Banche, sì alle concentrazioni. Niente politica

Una piccola polemica sui nuovi sistemi di «governo societario duale». Il futuro delle Popolari

da Roma

«Un sistema finanziario moderno non tollera commistioni tra politica e banche. La separazione sia netta: entrambe ne verranno rafforzate». Mario Draghi misura le parole. E lancia moniti e segnali al pianeta bancario. È il capitolo più «delicato» delle Considerazioni finali; quello che ha richiesto maggiori limature da parte del governatore. All’orecchio gli erano arrivate possibili critiche sul ruolo della Banca d’Italia sulle ultime fusioni. Così, ha tenuto a precisare che la Banca d’Italia ha «indicato l’obiettivo, non il protagonista del percorso: puntare alla crescita, abbandonando i campanilismi del passato, accettando la sfida del mercato». E aggiunge: «Da questo è nata la trasformazione, non dai programmi delle Autorità».
Per essere più esplicito ricorda che Bankitalia ha svolto un ruolo «neutrale, non distaccato» nelle fusioni bancarie. A braccio, poi, in un inciso durante la lettura del testo, Draghi si rivolge direttamente a chi le fusioni le ha portate a termine «con determinazione e coraggio. Il mio apprezzamento va ai presidenti e agli amministratori delegati che hanno raccolto vari appelli rivolti in diverse occasioni», afferma, ricordando l’invito a cogliere le opportunità di crescita. «Hanno fatto tutto questo non sospinti da pressioni esterne», aggiunge il governatore. Anche se la precisazione fatta da Draghi sulla netta separazione fra banche e politica sta lì a dimostrare che, forse, qualche commistione (o vicinanza) c’è stata.
Nelle parole del governatore non c’è l’enfasi a cui ricorreva Fazio sulla difesa del sistema creditizio. Ma un pizzico di soddisfazione sulle fusioni la trasferisce all’assemblea dei partecipanti.
«Un anno fa le due banche italiane più grandi erano al settimo e al diciottesimo posto nella graduatoria europea per capitalizzazione di borsa. Le prime tre banche popolari detenevano il 49% dell’attivo della categoria in Italia. Oggi - ricorda Draghi - se le operazioni annunciate dai cda saranno confermate, le prime due banche italiane saranno al terzo e all’undicesimo posto; le prime tre popolari avranno una quota pari al 73% dell’attivo della categoria».
Su un punto Draghi è esplicito, forse proprio per fare chiarezza dopo le polemiche delle ultime settimane (che hanno interessato soprattutto Unicredit-Capitalia): le banche devono risolvere eventuali conflitti di interesse «sempre presenti nella terra degli intrecci azionari». Qualche dubbio, inoltre, le solleva anche sul sistema di governance che si sono dati gli istituti oggetto di fusione. «Il modello duale è efficace se attuato assicurando una chiara ripartizione della responsabilità fra gli organi societari. Sovrapposizioni di competenze ostacolano l’efficienza del processo decisionale, sono viste dagli azionisti come fonte di distruzione di valore; la chiarezza delle linee di responsabilità è anche presidio di stabilità».
Ma quello alla governance duale non è l’unica stoccata del governatore.

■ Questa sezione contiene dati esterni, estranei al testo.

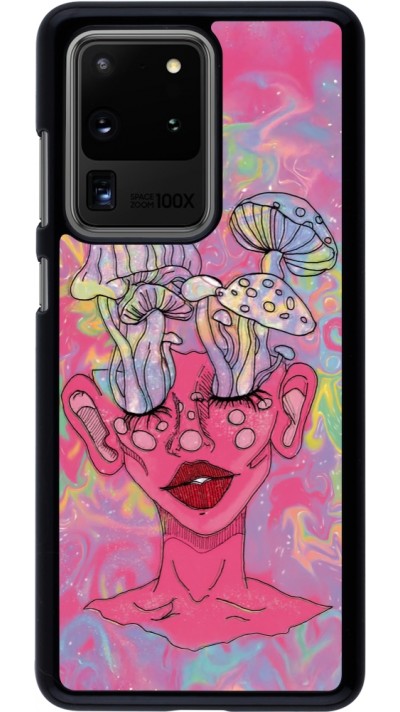 Coque Samsung Galaxy S20 Ultra - Psychedelic pink mushroom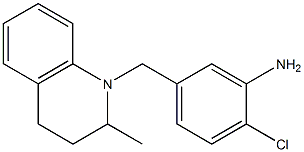 2-chloro-5-[(2-methyl-1,2,3,4-tetrahydroquinolin-1-yl)methyl]aniline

Gli azionisti di Borsa Italiana - osserva Draghi - devono chiarire le strategie della società di mercato, che restano «non definite» in un contesto internazionale in rapida evoluzione. Il processo di concentrazione in corso nel settore può dare grandi prospettive di sviluppo a chi vi partecipa, ma per chi resta ai margini il futuro è un’incognita.